Technically, The Force Awakens is a commercially motivated refresher, as well as a mise en place – a retelling of a familiar and loveable storyline for the next generation who would have otherwise refused to enjoy the old original in its non-HD form, and a setting-up of the scene for the next Star Wars movies to follow.

In a nutshell, the first one is rightly about the characters and the history that shaped them. As for the things their history will drive them to do? That would be in the next instalment, where presumably the plot will become more important in the telling than the characters. A lot of effort I suspect, had been put into making this movie deceptively simplistic, effort-less through mimicry and just like an awakening, languorous.

As an aside, for those who have taken special notice of the fact that the lead is a woman, or that there is a budding inter-racial romance, then you’re missing the point.
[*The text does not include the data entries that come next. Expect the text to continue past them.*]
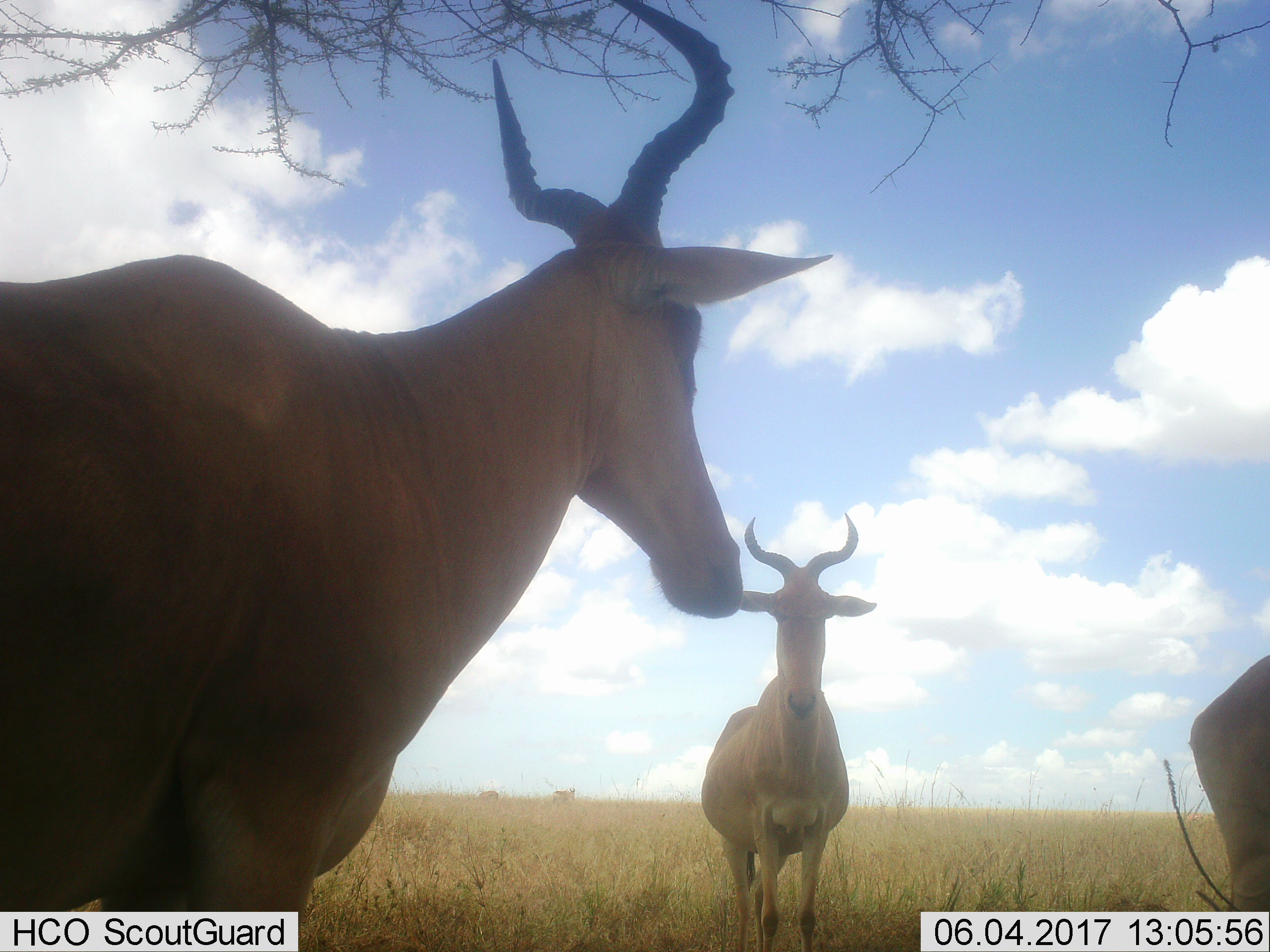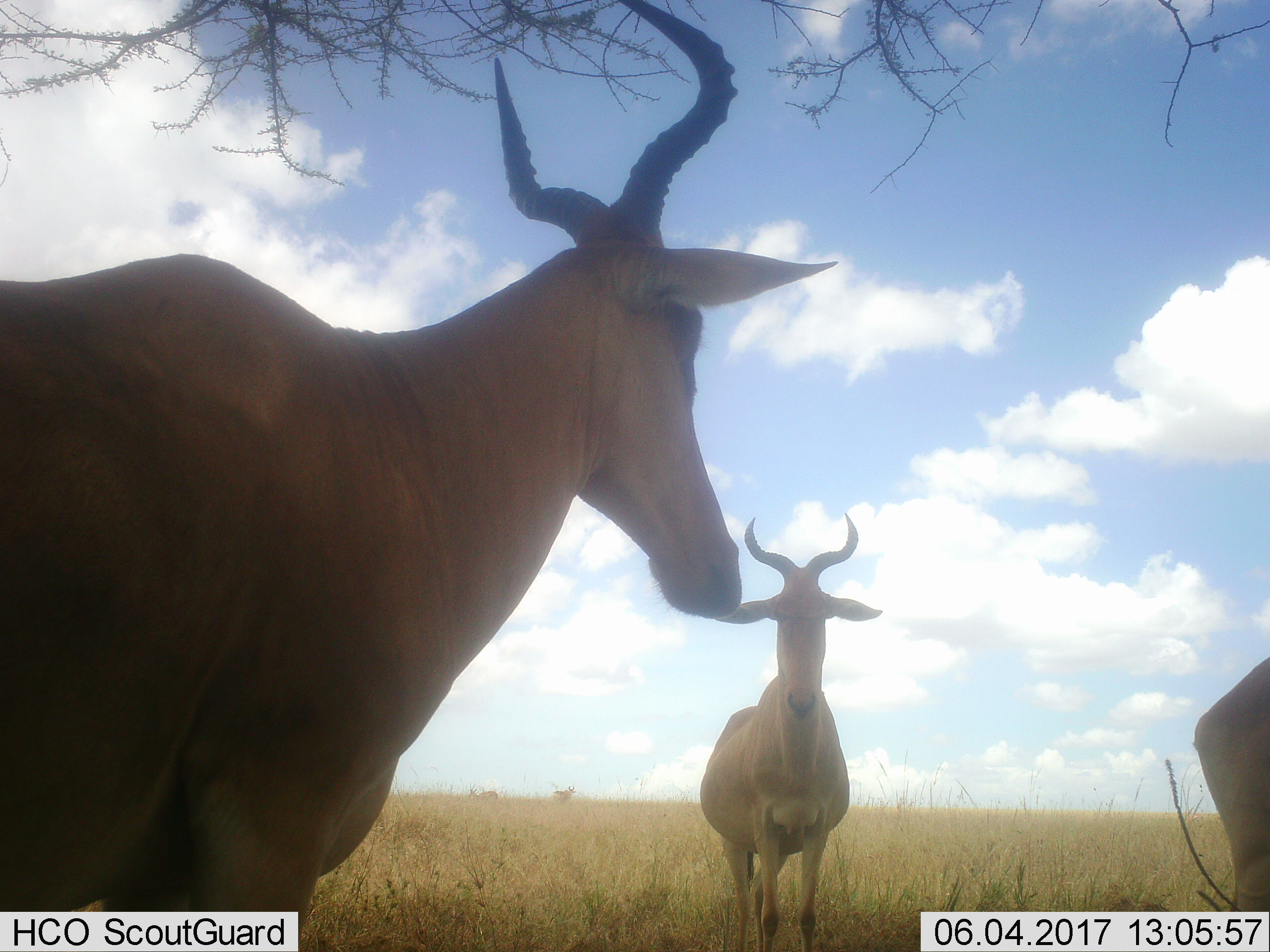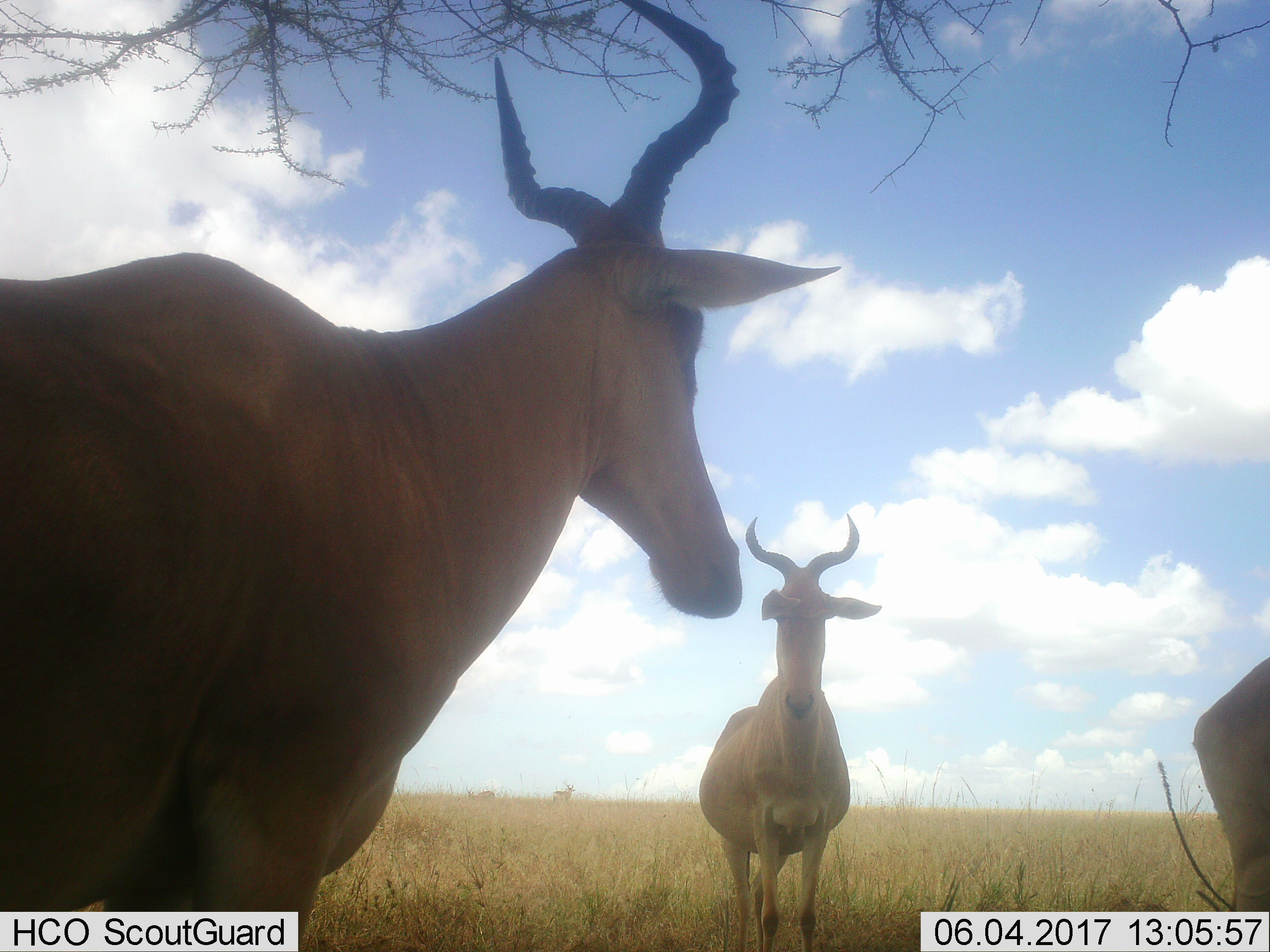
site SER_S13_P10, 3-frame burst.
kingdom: Animalia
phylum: Chordata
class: Mammalia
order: Artiodactyla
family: Bovidae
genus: Alcelaphus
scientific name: Alcelaphus buselaphus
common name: hartebeest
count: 3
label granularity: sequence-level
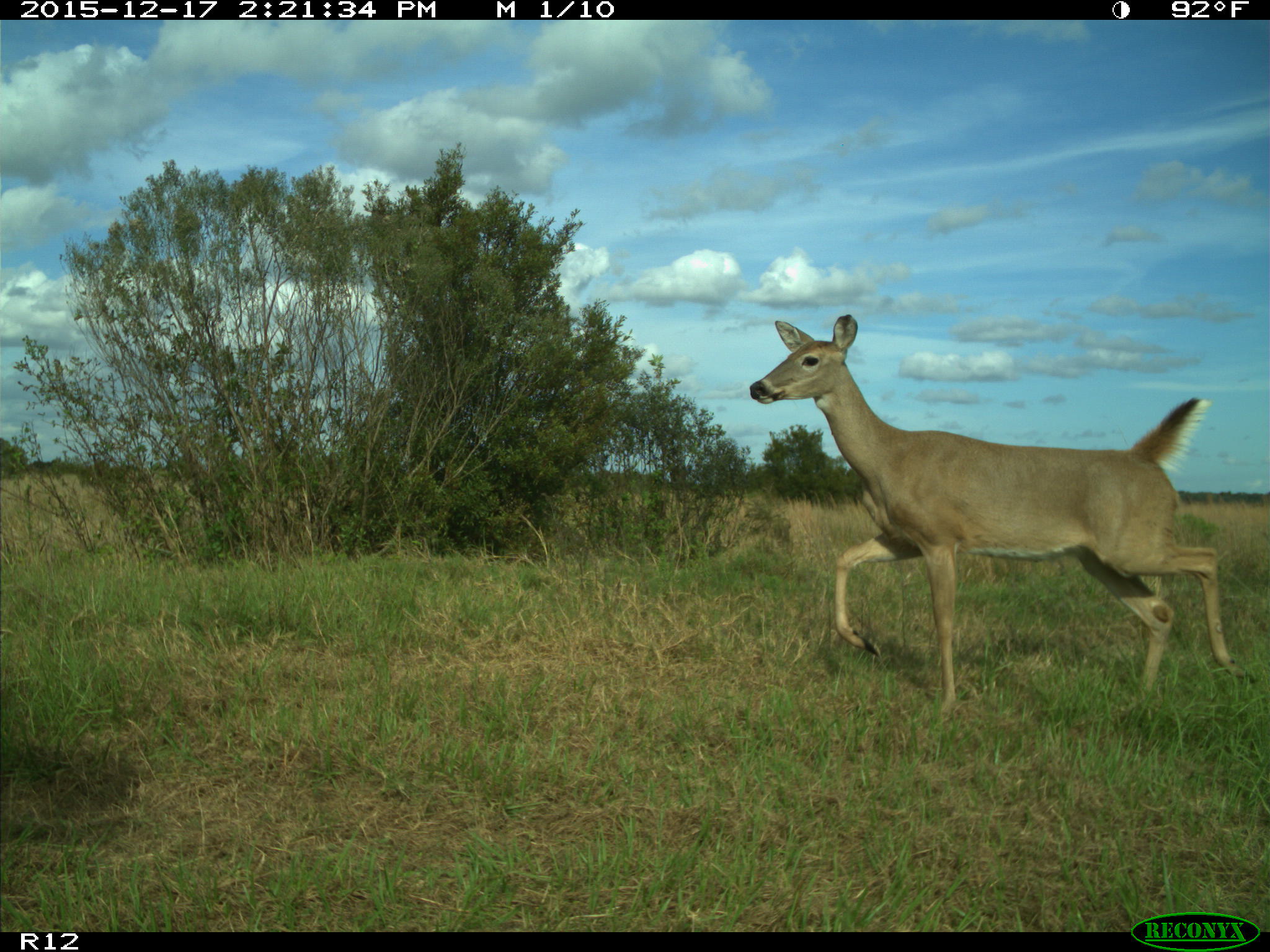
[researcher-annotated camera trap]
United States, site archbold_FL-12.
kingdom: Animalia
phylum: Chordata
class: Mammalia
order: Artiodactyla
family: Cervidae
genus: Odocoileus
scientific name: Odocoileus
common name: deer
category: unidentified deer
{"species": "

Surrounded by a Holocron of diverse aliens, these differences between one human and another become irrelevant and should pale in significance, remaining noticeable only for those who always have had those differences at the forefront of their minds.

I watched The Force Awakens as three – the movie-goer with no preconceived notions, the critic, and the fan who had ‘some’ expectations. Fair to say, the movie was a success with me for having been able to render the critic mute for the whole span of the movie.

The Force Awakens by the way, was originally titled, “Shadow of The Empire”.